[任务说明] 请把页面摘录里从含有“目的：研究硫普罗宁（MPG）”的那句开始、到“所致大鼠心肌组织的氧化损伤。”为止的这一段，一字不改地重新写一遍。

[页面摘录]
====================

硫普罗宁对阿霉素心脏毒性的保护作用及机制

目的：研究硫普罗宁（MPG）对阿霉素（ADM）心脏毒性的保护作用及机制。方法：建立ADM损伤大鼠心脏模型，灌胃给予MPG，检测血清肌钙蛋白Ⅰ（cTnⅠ）、肌酸激酶同工酶（CK-MB）及脑钠肽（BNP）、心肌组织超氧化物歧化酶（SOD）活力，丙二醛（MDA）、一氧化氮（NO）含量及一氧化氮合酶（NOS）的活性，并观察心肌组织病理改变。结果：与ADM大鼠心脏模型组相比，MPG干预ADM处理后大鼠的血清cTnⅠ、CK—MB及BNP显著降低（P〈0．05或P〈0．01），心肌组织SOD活力显著增高，MDA、NO含量，总NOS活力及iNOS活力显著降低（P均〈0．01），心肌组织病理积分显著下降（P〈0．05）。结论：MPG对ADM心脏毒性具有较好的保护作用；MPG可能通过恢复心肌组织SOD的活力、抑制iNOS活性使心肌组织NO产生减少，从而减轻ADM所致大鼠心肌组织的氧化损伤。

====================

来自数据源的记录

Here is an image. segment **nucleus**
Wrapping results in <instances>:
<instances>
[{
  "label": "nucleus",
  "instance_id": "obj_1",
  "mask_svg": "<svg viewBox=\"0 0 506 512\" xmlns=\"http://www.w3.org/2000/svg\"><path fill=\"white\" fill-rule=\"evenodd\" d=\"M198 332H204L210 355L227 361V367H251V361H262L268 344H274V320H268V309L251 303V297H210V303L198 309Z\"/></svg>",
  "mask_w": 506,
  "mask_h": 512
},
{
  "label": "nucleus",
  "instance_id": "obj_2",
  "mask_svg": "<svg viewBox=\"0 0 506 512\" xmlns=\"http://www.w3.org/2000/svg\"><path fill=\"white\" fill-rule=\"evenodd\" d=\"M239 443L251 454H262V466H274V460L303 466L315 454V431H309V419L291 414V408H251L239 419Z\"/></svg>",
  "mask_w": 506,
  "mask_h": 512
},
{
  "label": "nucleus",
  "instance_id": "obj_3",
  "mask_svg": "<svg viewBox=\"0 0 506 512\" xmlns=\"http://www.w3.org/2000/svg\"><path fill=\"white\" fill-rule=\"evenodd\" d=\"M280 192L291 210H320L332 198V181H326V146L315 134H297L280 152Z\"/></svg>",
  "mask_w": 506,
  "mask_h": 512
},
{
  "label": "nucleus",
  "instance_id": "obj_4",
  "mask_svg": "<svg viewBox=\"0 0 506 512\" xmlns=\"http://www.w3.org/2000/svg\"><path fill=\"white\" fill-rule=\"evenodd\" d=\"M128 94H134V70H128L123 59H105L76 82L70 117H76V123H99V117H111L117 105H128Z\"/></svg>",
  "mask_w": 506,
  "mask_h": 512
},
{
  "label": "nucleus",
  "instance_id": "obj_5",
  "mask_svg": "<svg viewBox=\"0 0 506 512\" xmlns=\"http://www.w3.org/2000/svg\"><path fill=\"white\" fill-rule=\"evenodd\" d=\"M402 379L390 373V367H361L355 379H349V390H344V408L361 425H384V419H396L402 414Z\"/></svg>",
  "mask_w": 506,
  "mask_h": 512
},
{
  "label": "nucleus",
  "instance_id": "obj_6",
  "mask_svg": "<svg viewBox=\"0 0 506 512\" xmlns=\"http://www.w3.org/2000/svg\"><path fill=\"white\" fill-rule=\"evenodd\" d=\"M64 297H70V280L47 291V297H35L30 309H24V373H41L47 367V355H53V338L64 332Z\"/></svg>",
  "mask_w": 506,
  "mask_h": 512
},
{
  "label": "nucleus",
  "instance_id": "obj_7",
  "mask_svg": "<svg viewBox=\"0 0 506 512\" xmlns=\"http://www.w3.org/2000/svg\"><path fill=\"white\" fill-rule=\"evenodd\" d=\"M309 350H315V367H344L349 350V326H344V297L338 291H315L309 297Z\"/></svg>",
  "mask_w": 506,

====================

[作答区]
目的：研究硫普罗宁（MPG）对阿霉素（ADM）心脏毒性的保护作用及机制。方法：建立ADM损伤大鼠心脏模型，灌胃给予MPG，检测血清肌钙蛋白Ⅰ（cTnⅠ）、肌酸激酶同工酶（CK-MB）及脑钠肽（BNP）、心肌组织超氧化物歧化酶（SOD）活力，丙二醛（MDA）、一氧化氮（NO）含量及一氧化氮合酶（NOS）的活性，并观察心肌组织病理改变。结果：与ADM大鼠心脏模型组相比，MPG干预ADM处理后大鼠的血清cTnⅠ、CK—MB及BNP显著降低（P〈0．05或P〈0．01），心肌组织SOD活力显著增高，MDA、NO含量，总NOS活力及iNOS活力显著降低（P均〈0．01），心肌组织病理积分显著下降（P〈0．05）。结论：MPG对ADM心脏毒性具有较好的保护作用；MPG可能通过恢复心肌组织SOD的活力、抑制iNOS活性使心肌组织NO产生减少，从而减轻ADM所致大鼠心肌组织的氧化损伤。